-- STORED DATA --
********************
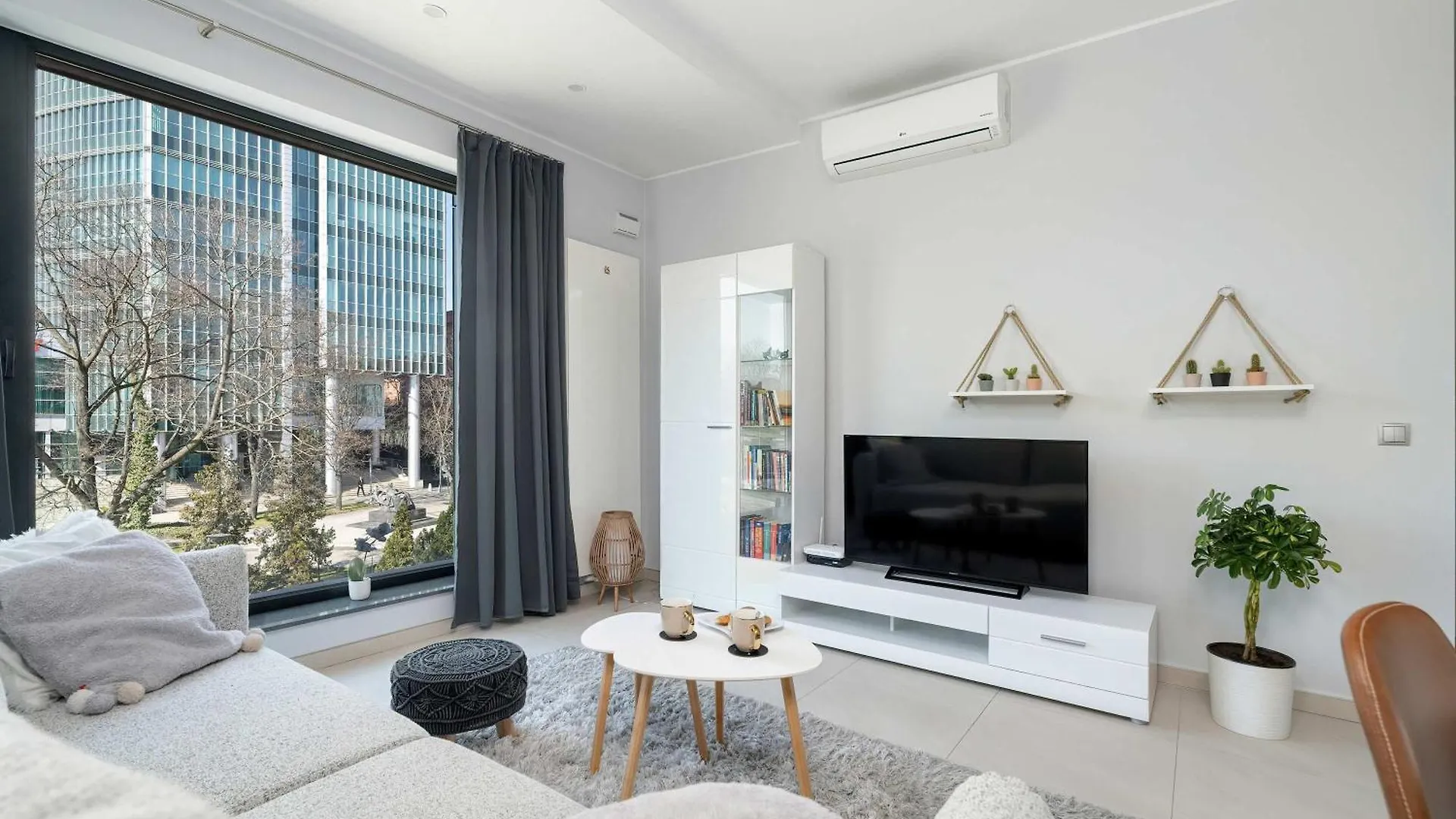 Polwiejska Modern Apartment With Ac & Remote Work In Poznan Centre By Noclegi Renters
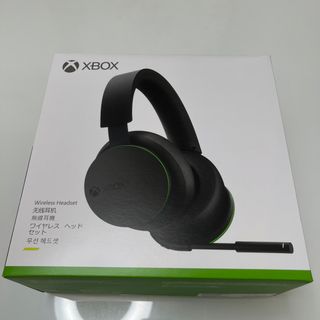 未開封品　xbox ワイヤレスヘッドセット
********************
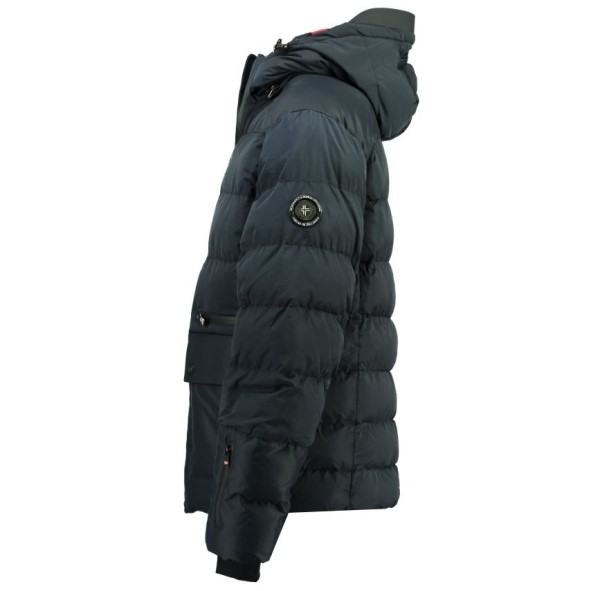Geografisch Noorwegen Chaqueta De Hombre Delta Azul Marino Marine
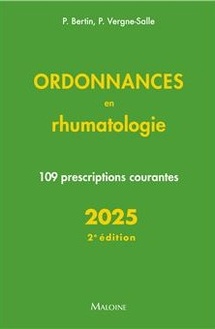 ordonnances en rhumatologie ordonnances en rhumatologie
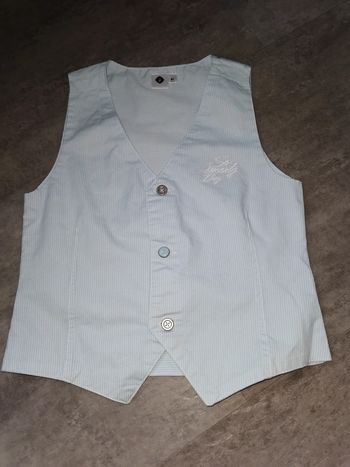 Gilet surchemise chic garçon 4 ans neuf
********************
-- EXERCISE BRIEF --
Write out the records again from the line with "Polwiejska Modern Apartment" up to and including the line with "未開封品　xbox ワイヤレスヘッドセット", changing "Apartment" to "Flat" and keeping everything else as it is. Leave the pictures out.

-- RESULT OF THIS EXERCISE --
 Polwiejska Modern Flat With Ac & Remote Work In Poznan Centre By Noclegi Renters
 未開封品　xbox ワイヤレスヘッドセット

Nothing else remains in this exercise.